The Financial Services Commission plans to comprehensively reflect the effects of interest rate cuts, improved financial access, and corporate governance in evaluating financial companies' inclusive finance performance. It will also expand credit evaluation infrastructure that can more precisely assess the repayment capacity of medium- and low-credit borrowers (people who take out loans) and pursue ways to lower the expense structure so financial companies can supply mid-rate loans.
The Financial Services Commission (FSC) said on the 7th that it held a kickoff meeting of the financial industry subcommittee of the "inclusive finance strategy task force" at the Bankers Association Building in Jung-gu, Seoul, and discussed these measures.
The financial industry subcommittee will focus on tasks such as expanding supply to medium- and low-credit borrowers and easing the interest rate cliff, rationalizing prudential regulations for financial companies, improving the mutual finance institutions system, and building a sustainable inclusive finance evaluation framework.
The subcommittee decided to prepare measures to ease the "interest rate cliff" in the loan market for medium- and low-credit borrowers. According to the Financial Services Commission (FSC), as of the end of March this year, the average interest rate on unsecured loans for mid-credit borrowers was 7.9% per year. By sector, rates ranged from a low of 5.8% to a high of 14.5%. The average rate for borrowers in the bottom 20% reached 13.4% per year. The FSC analyzed that this is because a structure still remains in which rates rise sharply when borrowers (people who take out loans) who cannot pass the bank lending threshold move to the secondary financial sector.

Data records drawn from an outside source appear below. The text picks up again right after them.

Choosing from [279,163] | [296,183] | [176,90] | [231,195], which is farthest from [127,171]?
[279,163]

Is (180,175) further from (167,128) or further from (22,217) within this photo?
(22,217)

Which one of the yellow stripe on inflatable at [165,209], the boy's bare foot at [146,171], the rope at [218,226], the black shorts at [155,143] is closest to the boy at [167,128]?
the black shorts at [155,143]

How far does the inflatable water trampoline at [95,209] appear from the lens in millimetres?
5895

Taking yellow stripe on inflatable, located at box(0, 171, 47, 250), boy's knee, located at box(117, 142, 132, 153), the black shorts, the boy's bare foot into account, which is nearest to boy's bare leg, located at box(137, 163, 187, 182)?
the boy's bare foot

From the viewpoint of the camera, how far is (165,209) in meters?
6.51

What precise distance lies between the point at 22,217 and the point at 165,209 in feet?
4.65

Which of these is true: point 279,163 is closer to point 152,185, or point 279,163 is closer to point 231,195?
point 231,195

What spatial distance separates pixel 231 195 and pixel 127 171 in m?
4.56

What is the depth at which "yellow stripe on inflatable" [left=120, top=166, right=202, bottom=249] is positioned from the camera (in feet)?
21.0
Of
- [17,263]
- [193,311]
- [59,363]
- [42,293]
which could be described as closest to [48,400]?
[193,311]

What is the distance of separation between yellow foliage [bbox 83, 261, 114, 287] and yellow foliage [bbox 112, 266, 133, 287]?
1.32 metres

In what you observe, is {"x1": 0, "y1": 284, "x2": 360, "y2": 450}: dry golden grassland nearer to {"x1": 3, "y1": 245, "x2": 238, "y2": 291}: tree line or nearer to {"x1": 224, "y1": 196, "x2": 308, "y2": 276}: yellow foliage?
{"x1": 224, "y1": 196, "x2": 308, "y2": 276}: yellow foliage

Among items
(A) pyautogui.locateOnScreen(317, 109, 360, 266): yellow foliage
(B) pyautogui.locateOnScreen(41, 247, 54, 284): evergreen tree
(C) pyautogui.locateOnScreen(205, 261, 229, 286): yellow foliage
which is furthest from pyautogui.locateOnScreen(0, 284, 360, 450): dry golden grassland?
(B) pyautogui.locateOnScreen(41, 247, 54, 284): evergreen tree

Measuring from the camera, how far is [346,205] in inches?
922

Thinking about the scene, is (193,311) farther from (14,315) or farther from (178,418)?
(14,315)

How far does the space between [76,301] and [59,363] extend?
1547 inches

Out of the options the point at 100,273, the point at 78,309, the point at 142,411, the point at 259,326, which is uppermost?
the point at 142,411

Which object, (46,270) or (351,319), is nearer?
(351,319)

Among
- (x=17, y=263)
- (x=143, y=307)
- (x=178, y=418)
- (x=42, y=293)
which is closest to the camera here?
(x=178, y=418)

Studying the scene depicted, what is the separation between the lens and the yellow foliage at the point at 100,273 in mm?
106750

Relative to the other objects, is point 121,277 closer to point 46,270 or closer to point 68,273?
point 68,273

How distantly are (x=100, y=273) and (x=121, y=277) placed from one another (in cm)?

The financial authorities decided to review interest rate reduction measures for medium- and low-credit borrowers, including collaboration models between banks and the secondary financial sector. To that end, they will expand credit evaluation infrastructure that can more precisely assess the repayment capacity of medium- and low-credit borrowers and, at the same time, prepare measures to lower the expense structure so financial companies can supply loans at reasonable rates.
Prudential regulation is also a target for adjustment. The Financial Services Commission (FSC) said it will rationalize regulations that hinder the expansion of inclusive finance. It plans to broadly review risk weights on loans to medium- and low-credit borrowers, asset soundness classification standards related to debt adjustment, and provisions for loan loss reserves.

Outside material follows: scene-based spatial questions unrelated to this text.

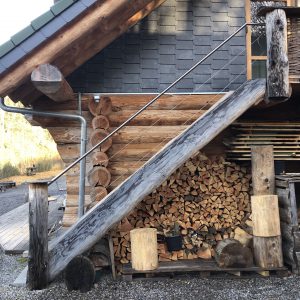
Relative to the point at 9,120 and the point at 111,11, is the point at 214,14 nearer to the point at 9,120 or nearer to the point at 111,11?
the point at 111,11

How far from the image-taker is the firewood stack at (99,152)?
576 cm

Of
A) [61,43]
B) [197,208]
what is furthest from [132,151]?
[61,43]

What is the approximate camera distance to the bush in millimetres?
22922

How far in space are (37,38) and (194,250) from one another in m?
4.20

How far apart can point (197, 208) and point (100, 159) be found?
1.97 metres

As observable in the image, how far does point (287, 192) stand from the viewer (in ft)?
16.0

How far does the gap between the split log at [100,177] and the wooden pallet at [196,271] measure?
5.06 feet

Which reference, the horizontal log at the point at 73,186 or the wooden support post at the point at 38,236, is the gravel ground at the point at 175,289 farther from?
the horizontal log at the point at 73,186

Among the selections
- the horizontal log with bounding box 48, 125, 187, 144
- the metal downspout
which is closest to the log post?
the horizontal log with bounding box 48, 125, 187, 144

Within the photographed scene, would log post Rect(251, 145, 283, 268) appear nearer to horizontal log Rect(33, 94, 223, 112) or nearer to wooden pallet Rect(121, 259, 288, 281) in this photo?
wooden pallet Rect(121, 259, 288, 281)

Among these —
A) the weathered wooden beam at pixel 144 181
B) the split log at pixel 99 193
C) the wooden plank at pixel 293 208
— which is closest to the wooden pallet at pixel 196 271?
the wooden plank at pixel 293 208

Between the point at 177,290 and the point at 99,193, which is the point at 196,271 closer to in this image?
the point at 177,290

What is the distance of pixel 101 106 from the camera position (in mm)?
6012

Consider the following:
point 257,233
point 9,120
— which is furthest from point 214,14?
point 9,120
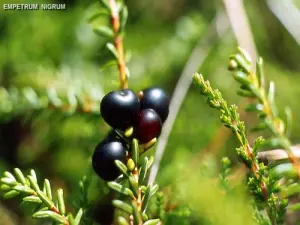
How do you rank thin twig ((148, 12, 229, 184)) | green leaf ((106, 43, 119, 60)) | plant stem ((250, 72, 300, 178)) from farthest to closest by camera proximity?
thin twig ((148, 12, 229, 184)) → green leaf ((106, 43, 119, 60)) → plant stem ((250, 72, 300, 178))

It will also push to redefine the role of mutual finance institutions. The Financial Services Commission (FSC) will form a separate sub-subcommittee for mutual finance institutions to discuss central-level support for profitability and liquidity for excellent inclusive finance cooperatives, regulatory incentives such as loan-to-deposit ratios, and ways to reflect inclusive finance performance in management evaluations.

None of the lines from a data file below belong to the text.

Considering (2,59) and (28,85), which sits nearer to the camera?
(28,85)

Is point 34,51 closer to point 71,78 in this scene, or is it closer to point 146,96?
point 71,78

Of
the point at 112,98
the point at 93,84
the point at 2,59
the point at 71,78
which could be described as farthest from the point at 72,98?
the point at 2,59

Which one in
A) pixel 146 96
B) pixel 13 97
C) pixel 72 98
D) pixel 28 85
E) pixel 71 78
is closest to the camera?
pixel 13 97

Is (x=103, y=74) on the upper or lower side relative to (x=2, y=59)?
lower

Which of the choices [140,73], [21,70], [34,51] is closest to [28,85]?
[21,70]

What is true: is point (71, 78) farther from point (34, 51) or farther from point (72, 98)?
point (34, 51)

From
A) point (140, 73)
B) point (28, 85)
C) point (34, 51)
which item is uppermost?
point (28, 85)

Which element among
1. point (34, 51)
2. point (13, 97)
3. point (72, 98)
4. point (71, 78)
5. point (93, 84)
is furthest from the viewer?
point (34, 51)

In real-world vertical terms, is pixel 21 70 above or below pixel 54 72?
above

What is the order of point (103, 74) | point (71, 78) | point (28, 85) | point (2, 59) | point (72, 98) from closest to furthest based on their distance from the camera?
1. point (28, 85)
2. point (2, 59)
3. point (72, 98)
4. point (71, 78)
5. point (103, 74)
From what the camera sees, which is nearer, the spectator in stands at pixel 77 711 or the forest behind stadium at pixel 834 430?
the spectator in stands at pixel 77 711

An overhaul of the evaluation framework is also under review. The Financial Services Commission (FSC) will embed inclusive finance into financial companies' systems and pursue ways to grant incentives to top-performing institutions. When evaluating financial companies' inclusive finance, it will introduce a plan to comprehensively assess not only the scale of supply but also the effects of interest rate reductions, improvements in borrowers' financial access, arrears prevention, linkage to debt adjustment, and whether a company's internal corporate governance is reflected.
The Financial Services Commission (FSC) plans to prepare institutional improvement measures through sub-subcommittee discussions and sequentially announce them at the inclusive finance grand transition meeting.